**CONSIGNA 1:** En el texto sobre las series de televisión, ¿de qué país es la serie Kingdom?
**CONSIGNA 2:** Reduce a una lista breve el párrafo del texto sobre las series de televisión que empieza con «Ultimamente me he encontrado afirmando», sin perder sus datos principales.
**CONSIGNA 3:** Retoma el texto sobre las series de televisión y continúalo a partir de su última oración.

**TEXTO SELECCIONADO:**
□ □ □ □ □

Ultimamente me he encontrado afirmando que en esta época (y desde hace unos años) la televisión goza de excelente salud, sobre todo en relación con el cine y el teatro; que estamos en una época de oro de ese medio tan cuestionado y vituperado por todos; que es en la televisión donde se encuentran los productos más arriesgados y lúdicos (en el sentido profundo del término). Debo aclarar que me refiero a las series de televisión (la mayoría americanas, pero las hay inglesas y hasta la danesa Kingdom) que tiene fanatizado a un grupo bastante extenso de personas entre las que me incluyo. ¿Qué es lo que nos fascina de las extravagancias de Ruth, la inefable madre de Six Feet Under, o de la ingenuidad de Hiro Nakamura de Heroes, o de la insoportable falta de tacto del protagonista (insufriblemente inglés) de Extras? Es que en estas series puede, literalmente, pasar cualquier cosa; la historia puede dar un inesperado giro, o pueden matar a uno de los protagonistas capítulos antes del final de la serie, así como también algo puede fallar en la historia y decaer el interés de la serie hasta lo insoportable, o algo puede adquirir un sorpresivo brillo que lo ilumine todo.

□ □ □ □ □

Entradas de datos guardadas:
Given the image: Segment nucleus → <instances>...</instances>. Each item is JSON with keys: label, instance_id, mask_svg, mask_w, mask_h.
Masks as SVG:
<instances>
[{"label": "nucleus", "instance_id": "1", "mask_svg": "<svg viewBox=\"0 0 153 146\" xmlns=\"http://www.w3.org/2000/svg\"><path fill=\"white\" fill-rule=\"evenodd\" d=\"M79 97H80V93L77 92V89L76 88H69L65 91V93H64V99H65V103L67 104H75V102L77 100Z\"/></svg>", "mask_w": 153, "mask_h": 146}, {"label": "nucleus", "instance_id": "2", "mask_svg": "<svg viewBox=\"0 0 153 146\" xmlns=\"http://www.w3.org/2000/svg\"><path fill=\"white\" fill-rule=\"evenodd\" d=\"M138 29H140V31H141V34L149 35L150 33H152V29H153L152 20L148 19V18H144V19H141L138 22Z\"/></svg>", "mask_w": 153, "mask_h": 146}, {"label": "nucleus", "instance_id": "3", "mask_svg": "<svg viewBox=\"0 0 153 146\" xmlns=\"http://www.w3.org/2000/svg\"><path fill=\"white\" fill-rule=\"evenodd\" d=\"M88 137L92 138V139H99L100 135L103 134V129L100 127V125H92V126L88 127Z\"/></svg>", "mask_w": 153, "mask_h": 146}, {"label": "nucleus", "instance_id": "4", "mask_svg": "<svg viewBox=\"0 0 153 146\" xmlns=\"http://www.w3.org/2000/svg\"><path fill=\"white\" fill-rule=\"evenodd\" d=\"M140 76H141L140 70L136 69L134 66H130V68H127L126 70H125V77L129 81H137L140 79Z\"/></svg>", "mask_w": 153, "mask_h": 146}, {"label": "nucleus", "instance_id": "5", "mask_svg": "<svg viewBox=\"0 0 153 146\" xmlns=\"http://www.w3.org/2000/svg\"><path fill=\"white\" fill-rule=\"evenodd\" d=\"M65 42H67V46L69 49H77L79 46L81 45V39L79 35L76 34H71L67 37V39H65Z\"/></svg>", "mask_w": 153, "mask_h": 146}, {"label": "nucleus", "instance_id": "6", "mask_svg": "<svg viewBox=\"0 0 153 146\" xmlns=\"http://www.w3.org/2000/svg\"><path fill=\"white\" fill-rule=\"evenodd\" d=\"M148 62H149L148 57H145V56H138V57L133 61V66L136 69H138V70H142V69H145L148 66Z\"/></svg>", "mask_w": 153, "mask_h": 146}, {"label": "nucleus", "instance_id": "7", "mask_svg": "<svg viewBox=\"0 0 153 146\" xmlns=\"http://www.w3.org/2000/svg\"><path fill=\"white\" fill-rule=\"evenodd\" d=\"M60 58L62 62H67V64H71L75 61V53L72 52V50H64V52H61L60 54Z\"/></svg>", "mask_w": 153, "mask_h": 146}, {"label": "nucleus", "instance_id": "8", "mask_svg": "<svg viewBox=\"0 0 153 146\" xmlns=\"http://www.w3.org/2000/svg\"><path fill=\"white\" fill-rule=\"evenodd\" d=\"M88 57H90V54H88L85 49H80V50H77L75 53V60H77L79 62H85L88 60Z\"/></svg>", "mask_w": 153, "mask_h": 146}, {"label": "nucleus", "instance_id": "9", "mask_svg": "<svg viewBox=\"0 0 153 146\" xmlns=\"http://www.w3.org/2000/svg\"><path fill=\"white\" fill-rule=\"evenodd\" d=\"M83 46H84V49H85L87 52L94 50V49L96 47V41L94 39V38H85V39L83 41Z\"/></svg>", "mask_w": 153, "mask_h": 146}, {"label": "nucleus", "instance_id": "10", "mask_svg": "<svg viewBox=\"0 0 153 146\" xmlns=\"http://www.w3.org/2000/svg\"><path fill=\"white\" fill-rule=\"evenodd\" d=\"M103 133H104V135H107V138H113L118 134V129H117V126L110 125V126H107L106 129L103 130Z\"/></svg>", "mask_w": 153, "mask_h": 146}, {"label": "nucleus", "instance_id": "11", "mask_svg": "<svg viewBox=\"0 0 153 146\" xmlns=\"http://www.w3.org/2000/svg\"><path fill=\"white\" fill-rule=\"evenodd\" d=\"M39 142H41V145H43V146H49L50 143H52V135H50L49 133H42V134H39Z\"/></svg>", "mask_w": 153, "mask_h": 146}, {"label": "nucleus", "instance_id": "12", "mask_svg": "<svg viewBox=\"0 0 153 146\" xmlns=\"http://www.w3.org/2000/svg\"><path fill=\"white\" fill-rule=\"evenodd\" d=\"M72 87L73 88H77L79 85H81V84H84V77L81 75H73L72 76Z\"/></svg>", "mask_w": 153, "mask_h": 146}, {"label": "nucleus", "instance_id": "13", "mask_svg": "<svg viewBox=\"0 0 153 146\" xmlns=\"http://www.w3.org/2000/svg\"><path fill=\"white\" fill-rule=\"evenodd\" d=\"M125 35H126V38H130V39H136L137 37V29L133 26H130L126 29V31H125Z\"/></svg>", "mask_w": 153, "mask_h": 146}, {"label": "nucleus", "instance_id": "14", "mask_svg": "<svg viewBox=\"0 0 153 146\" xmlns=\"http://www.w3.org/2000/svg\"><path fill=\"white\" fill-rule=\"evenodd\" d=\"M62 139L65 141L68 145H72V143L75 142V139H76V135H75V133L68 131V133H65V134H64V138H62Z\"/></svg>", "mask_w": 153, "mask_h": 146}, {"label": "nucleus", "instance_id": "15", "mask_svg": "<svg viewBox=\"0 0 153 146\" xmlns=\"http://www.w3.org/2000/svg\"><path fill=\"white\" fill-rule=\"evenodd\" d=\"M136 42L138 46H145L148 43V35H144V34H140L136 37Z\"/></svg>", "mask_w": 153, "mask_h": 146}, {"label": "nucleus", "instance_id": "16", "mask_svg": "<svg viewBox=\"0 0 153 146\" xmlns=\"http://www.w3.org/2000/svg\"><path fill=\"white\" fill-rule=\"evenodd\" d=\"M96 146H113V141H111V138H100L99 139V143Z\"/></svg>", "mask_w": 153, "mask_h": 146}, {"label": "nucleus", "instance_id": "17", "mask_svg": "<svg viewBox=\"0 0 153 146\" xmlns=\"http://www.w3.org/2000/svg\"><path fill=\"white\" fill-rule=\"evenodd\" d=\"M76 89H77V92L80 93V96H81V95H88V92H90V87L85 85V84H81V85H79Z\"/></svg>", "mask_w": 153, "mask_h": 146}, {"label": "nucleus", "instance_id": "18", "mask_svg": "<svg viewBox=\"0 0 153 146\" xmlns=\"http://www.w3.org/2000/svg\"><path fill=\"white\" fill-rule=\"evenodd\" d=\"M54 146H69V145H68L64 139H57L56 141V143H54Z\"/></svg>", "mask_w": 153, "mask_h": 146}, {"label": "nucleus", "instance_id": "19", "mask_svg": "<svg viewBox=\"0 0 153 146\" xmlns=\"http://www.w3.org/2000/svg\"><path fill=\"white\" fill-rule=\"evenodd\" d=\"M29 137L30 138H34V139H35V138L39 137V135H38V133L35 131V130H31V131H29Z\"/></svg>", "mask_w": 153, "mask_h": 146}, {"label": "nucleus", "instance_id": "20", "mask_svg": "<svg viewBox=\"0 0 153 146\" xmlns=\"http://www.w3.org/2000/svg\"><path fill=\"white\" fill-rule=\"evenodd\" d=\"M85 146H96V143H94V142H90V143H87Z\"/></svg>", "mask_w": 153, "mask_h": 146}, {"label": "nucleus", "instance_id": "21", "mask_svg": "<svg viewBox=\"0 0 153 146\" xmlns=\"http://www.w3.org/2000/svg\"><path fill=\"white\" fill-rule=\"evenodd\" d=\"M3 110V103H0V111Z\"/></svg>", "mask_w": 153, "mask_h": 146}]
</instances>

□ □ □ □ □

**RESULTADO 1:** Es danesa.

**RESULTADO 2:**
- Desde hace unos años la televisión goza de excelente salud, sobre todo frente al cine y el teatro, y vive una época de oro.
- En ella se encuentran los productos más arriesgados y lúdicos.
- Se trata de las series de televisión, en su mayoría americanas, aunque también las hay inglesas y hasta la danesa Kingdom.
- Estas series tienen fanatizado a un grupo bastante extenso de personas, entre las que se incluye quien escribe.
- Fascinan personajes como Ruth, la madre de Six Feet Under, Hiro Nakamura de Heroes y el protagonista de Extras.
- En estas series puede pasar cualquier cosa. La historia puede dar un giro inesperado o un protagonista puede morir antes del final. También puede decaer el interés, o algo puede adquirir un brillo sorpresivo.

**RESULTADO 3:**
Es que en la serie televisiva se genera una frescura y una liviandad que (aunque suene paradójico) pueden llevar a profundizar la historia que se relata a niveles insospechados, como ocurría con el folletín en el siglo XIX y comienzos del XX; no olvidemos que grandes títulos de la literatura universal fueron escritos dentro de ese formato; sólo para dar un ejemplo pensemos en El idiota de Dostoievsky. En los capítulos comentados por Lars von Triers de Kingdom, lo que el mismo Von Triers destaca es lo mucho que se divirtieron con ese disparatado argumento del hospital embrujado: hoy en día el cine se ha vuelto algo tenso por importante (por supuesto que hablo del fenómeno en términos generales y no particulares). La inefable y desfachatada libertad de Fellini, Pasolini y tantos otros es algo que se extraña. En el teatro también se ha perdido esa relajación, y las producciones adolecen de la tensión propia de lo importante. El teatro argentino, en una amplia franja –la alternativa– es una excepción (espero que no la que confirma la regla). Curiosamente hoy, a diferencia de otras épocas y otras carteleras del mundo, en Buenos Aires el 90% de los espectáculos que se ofrecen son estrenos de autor nacional. Hoy, todos sabemos que el conflicto de los guionistas de Hollywood hace peligrar el trabajo de miles de americanos y el destino de muchos queridos personajes de la ficción. Y es ahí donde reside lo importante en el hecho de escribir y contar historias: que esas historias se puedan seguir contando. Es que sin autor no hay obra (tal como reza el lema de Argentores), ni series de televisión ni trabajo para los actores ni para los productores ni para nadie; y sobre todo, no hay ficción para ver en casa. No hace mucho me sucedió, a propósito de la promoción para Nunca estuviste tan adorable en el Teatro Broadway, que me propusieran anunciar el espectáculo como dirigido por Javier Daulte, y no escrito y dirigido como era la sencilla realidad. “Es que no tenemos espacio en el cartel”, fue el argumento. El autor lentamente tiende a ser excluido por falta de espacio en demasiados espacios. Pero no olvidemos que si el autor no lo escribe, ¿quién, entonces?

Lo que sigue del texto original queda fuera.